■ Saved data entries
[Start of section]
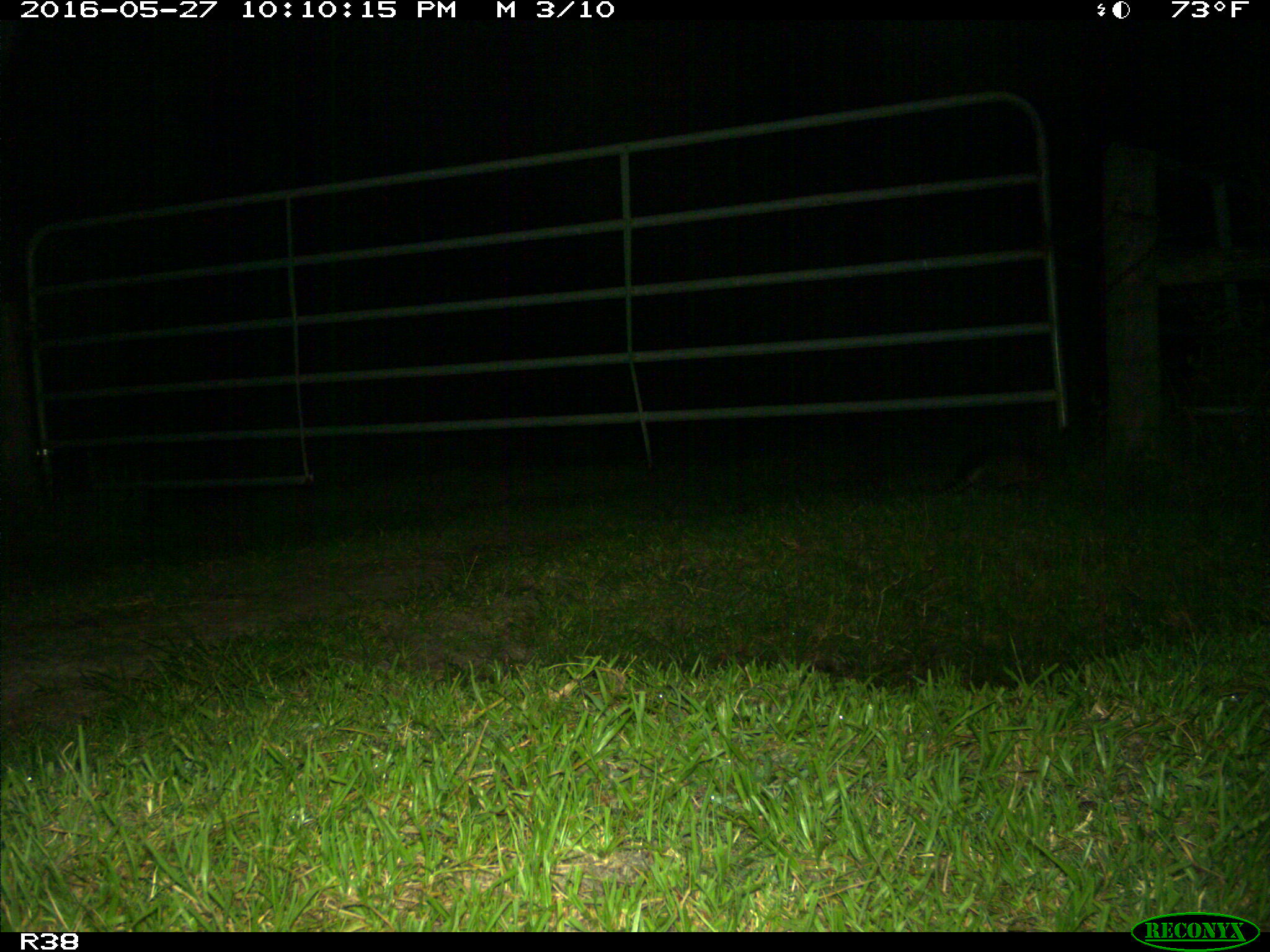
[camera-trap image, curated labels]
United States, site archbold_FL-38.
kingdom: Animalia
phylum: Chordata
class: Mammalia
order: Cingulata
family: Dasypodidae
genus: Dasypus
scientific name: Dasypus novemcinctus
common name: nine-banded armadillo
Dasypus novemcinctus (nine-banded armadillo).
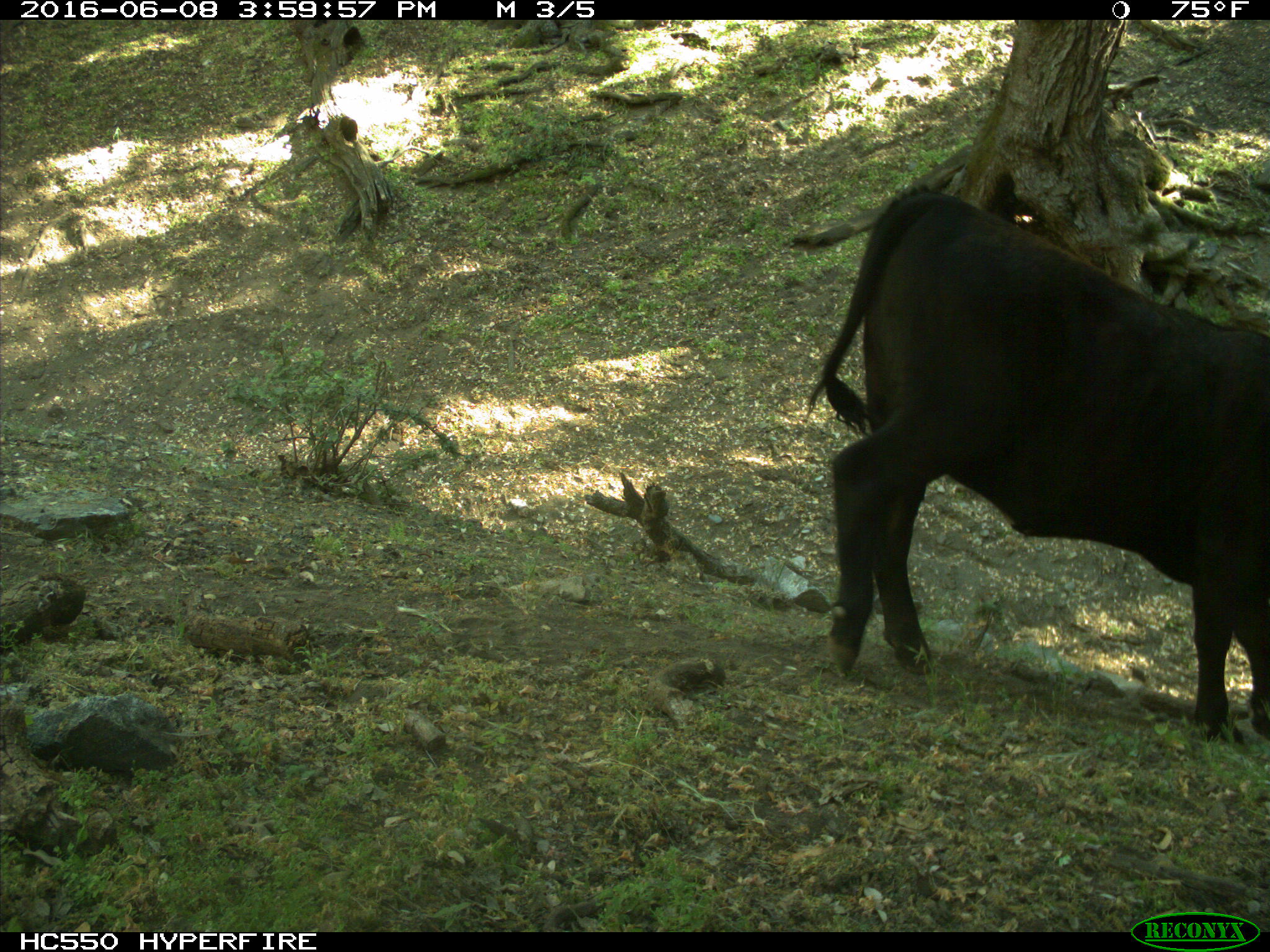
[End of section]
■ WHAT YOU NEED TO DO
Excluding the pictures, retype the line containing "class: Mammalia" and all lines after it down to the end of the data above.

■ RESULT OF THE TASK
class: Mammalia
order: Cingulata
family: Dasypodidae
genus: Dasypus
scientific name: Dasypus novemcinctus
common name: nine-banded armadillo
Dasypus novemcinctus (nine-banded armadillo).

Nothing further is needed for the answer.